Please can anyone help?

Many thanks in advance.


----------



## Tangerine Knight (Jul 25, 2010)

i think i read on here once that there is an emergency release under a cover by the handbrake, i may be wrong but worth a look


----------



## Hoggy (May 8, 2002)

Hi Tommo, Try the manual release behind seats under removable cover.
Hoggy.


----------



## Tommo127 (Jul 23, 2008)

Guys, I've found the manual release but a) when you pull it it only pops the boot open slightly but it's still locked and more improtantly b) how do I fix the problem to enable the key and the button to work correctly?!


----------



## sazismail (Aug 7, 2011)

Yeah as mentioned above, there is a emergency boot release under a cover towards the back after the handbrake. Give this a pull and the boot should open.


----------



## sazismail (Aug 7, 2011)

Try pulling it harder to unlock the boot fully. I'm not sure why your key wouldn't work. I haven't had my audi long so don't know much of how it works, but with regards to the button, as a guess, could your fuse be blown. Check in the manual for correct fuse, then on the drivers side of the dash, theirs a panel that is removable which will give you access to the fuses. Sorry I can't give much more help than this.


----------



## Camyam (Mar 20, 2009)

From memory, you have to keep pulling boot release and get somebody else to pull up tailgate :?


----------



## Tommo127 (Jul 23, 2008)

Guys,

I've managed to open the boot using the manual release but still the buttons in the car or on the key don't work. Sounds like a fuse but there isn't one listed in the manual for the boot release. Help!


----------



## stevebeechTA (May 16, 2009)

Is there a fuse for it, funny the rote and internal buttons have gone at. The same time

Sent from my iPhone using Tapatalk


----------



## Tommo127 (Jul 23, 2008)

Steve, no fuse listed in the manual. Both keys and internal button have stopped working at the same time.


----------



## Tommo127 (Jul 23, 2008)

Is there a boot release motor which could blow?!


----------



## Tommo127 (Jul 23, 2008)

Help! Any clues?


----------



## jasonvoak (Sep 9, 2011)

Tommo127 said:


> Help! Any clues?


ive had a little look around the web for ya some say hold the button down for a few seconds others say maybe command module due to leaking water


----------



## Tommo127 (Jul 23, 2008)

Thanks Jason. I can't seem to find anyone who has experienced the same problem which is unusual!!! Command module sounds expensive and have only found one example of it. Seems unlikely that it would isolate itself to the boot release too.


----------



## jasonvoak (Sep 9, 2011)

have you tried lock and unlock the car with the key, in the door, with the car off. it resets and the releases

note i have no experiance of audi tt`s so only trying to help by searching around :wink:


----------



## muxgt (Apr 12, 2010)

Faulty boot solenoid mate!!


----------



## Tommo127 (Jul 23, 2008)

Has anyone else suffered with a faulty boot solenoid? Is it expensive?!


----------



## muxgt (Apr 12, 2010)

Yes a friend of mine.

check this ebay item 160653179473 maybe worth your while


----------



## muxgt (Apr 12, 2010)

Here is a second hand one on ebay item no. 130570908460


----------



## Tommo127 (Jul 23, 2008)

Thanks muxgt. Also found this on for £30.

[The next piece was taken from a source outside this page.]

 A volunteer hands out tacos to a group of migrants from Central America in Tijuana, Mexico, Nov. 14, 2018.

http://www.ebay.co.uk/itm/AUDI-TT-BOOT- ... 35b1574638

I've been informed they're £53 from Audi. I wonder how much somewhere would charge to fit it...


----------



## muxgt (Apr 12, 2010)

Tommo127 said:


> Thanks muxgt. Also found this on for £30.
> 
> http://www.ebay.co.uk/itm/AUDI-TT-BOOT- ... 35b1574638
> 
> I've been informed they're £53 from Audi. I wonder how much somewhere would charge to fit it...

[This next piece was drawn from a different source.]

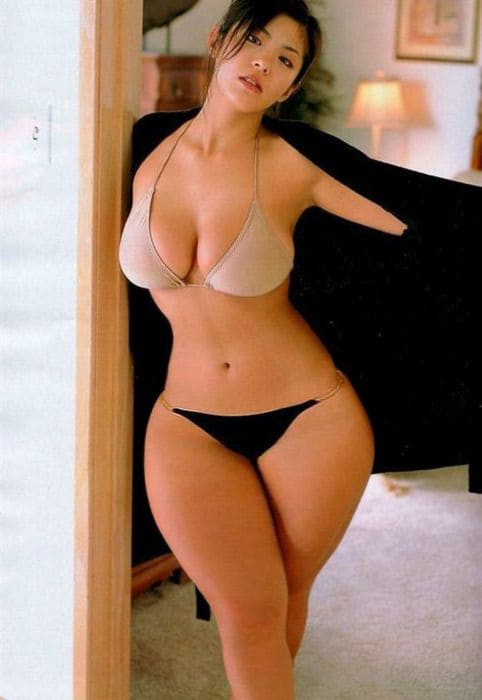 Sexy Chinese girl in a bikini with big tits and a gorgeous figure.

Did it work out for you Tommo?.


----------



## gawfshot (Jun 11, 2011)

I had the same problem in my 08TT which lead me here.
If the hatchback won't open with the key fob or remote in the door
it's (probably) the SOLENOID, which is part of the latch assembly.
It's not cheap, and rather involved to replace. You'll need a male torx bit to remove two screws,
and a 1/2" socket. You'll have to remove the shelf, and the trim panel in the hatch door.
The part # is 8P4-827-505-C, which is used in a few other vehicles as well.
My dealer quoted me $150, but I found it online for around $90 delivered.
It appears to be available from VW for even less, and used on EBay. 
Meanwhile, pop the oval disk out on the left side of the hatch and tie a string to it-
It'll pop the boot open until you get it fixed.


----------



## Eric the Red (Jan 20, 2016)

Massive problem - disconnected battery and closed boot on mk1 TT roadster 05 plate, looked for manual boot release but cannot find it in any of places mentioned - first aid compartment has cd changer in it, cannot open storage compartment between seats and cannot see a release catch in small comartment behind hand brake - cant move car, can anyone advise?


----------



## 3TT3 (Aug 30, 2014)

Check that fuel flap is inoperative also: if it is
what you need to do is resynch the key.
press the lock on the remote and open with the key in the lock manually..or press unlock and reopen with the key blade manually within one minute. keep trying a few times if it doesnt work first go.
You have to do similar if you take out/change the key fob battery also.
Its resynching the central locking really but , after my very first sevice(they disconnected the battery), I called in to my local filling station, petrol was low.. did the usual glance around to see who was looking.
"hey doods, its me with my new tt..jealous eh?:
I casually pressed the filler flap button.. erk nothing happened.. . coolness gone down the toilet..I pretended I just dropped in for some groceries, headed home and checked tt forums.. cool again :lol:

compartment behind the handrake is supposed to be the wtg with an actual pull cable in there.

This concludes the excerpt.